- **Work to be completed**: Copy the data below word for word, omitting the pictures.

Start of Provided records

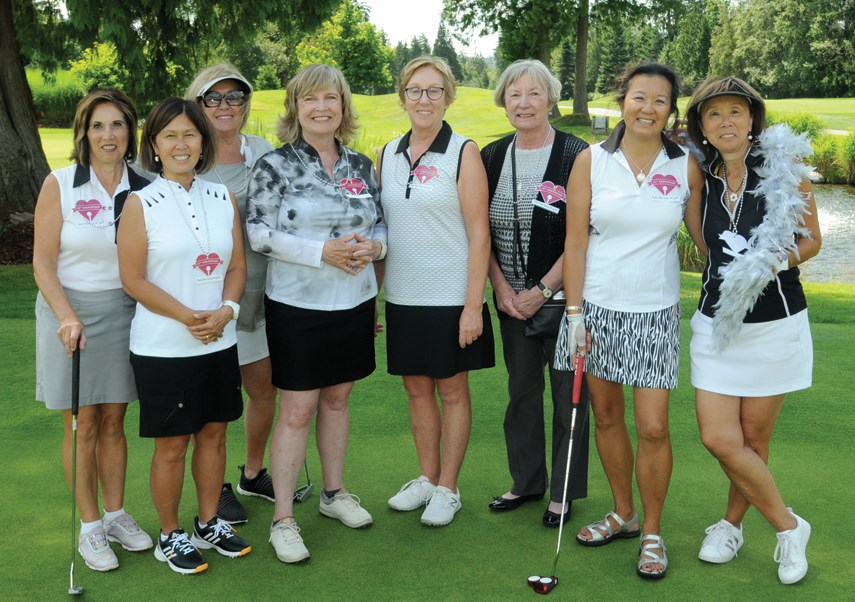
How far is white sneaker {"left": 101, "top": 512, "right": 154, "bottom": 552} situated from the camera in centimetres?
331

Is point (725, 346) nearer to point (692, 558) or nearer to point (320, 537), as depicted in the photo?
point (692, 558)

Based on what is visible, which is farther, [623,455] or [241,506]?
[241,506]

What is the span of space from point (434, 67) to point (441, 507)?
1.74m

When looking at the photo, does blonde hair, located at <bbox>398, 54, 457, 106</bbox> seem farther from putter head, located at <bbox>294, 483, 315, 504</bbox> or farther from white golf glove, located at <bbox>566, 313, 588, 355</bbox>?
putter head, located at <bbox>294, 483, 315, 504</bbox>

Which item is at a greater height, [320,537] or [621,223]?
[621,223]

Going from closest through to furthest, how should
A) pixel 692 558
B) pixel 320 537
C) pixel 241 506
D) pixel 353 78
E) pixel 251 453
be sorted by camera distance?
pixel 692 558, pixel 320 537, pixel 241 506, pixel 251 453, pixel 353 78

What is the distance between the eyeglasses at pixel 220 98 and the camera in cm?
359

End of Provided records

- **Solution to the exercise**:
How far is white sneaker {"left": 101, "top": 512, "right": 154, "bottom": 552} situated from the camera in centimetres?
331

Is point (725, 346) nearer to point (692, 558) or nearer to point (320, 537), as depicted in the photo?
point (692, 558)

Based on what is visible, which is farther, [623,455] or [241,506]?
[241,506]

What is the span of space from point (434, 67) to point (441, 507)?
1.74m

When looking at the photo, does blonde hair, located at <bbox>398, 54, 457, 106</bbox> seem farther from putter head, located at <bbox>294, 483, 315, 504</bbox> or farther from white golf glove, located at <bbox>566, 313, 588, 355</bbox>?
putter head, located at <bbox>294, 483, 315, 504</bbox>

Which item is at a greater height, [320,537] or [621,223]?
[621,223]

Going from closest through to furthest, how should
A) pixel 692 558
B) pixel 320 537
C) pixel 241 506
D) pixel 353 78
E) pixel 251 453
be sorted by camera distance?
pixel 692 558, pixel 320 537, pixel 241 506, pixel 251 453, pixel 353 78

What is the distance between the eyeglasses at pixel 220 98 and the camera in cm?
359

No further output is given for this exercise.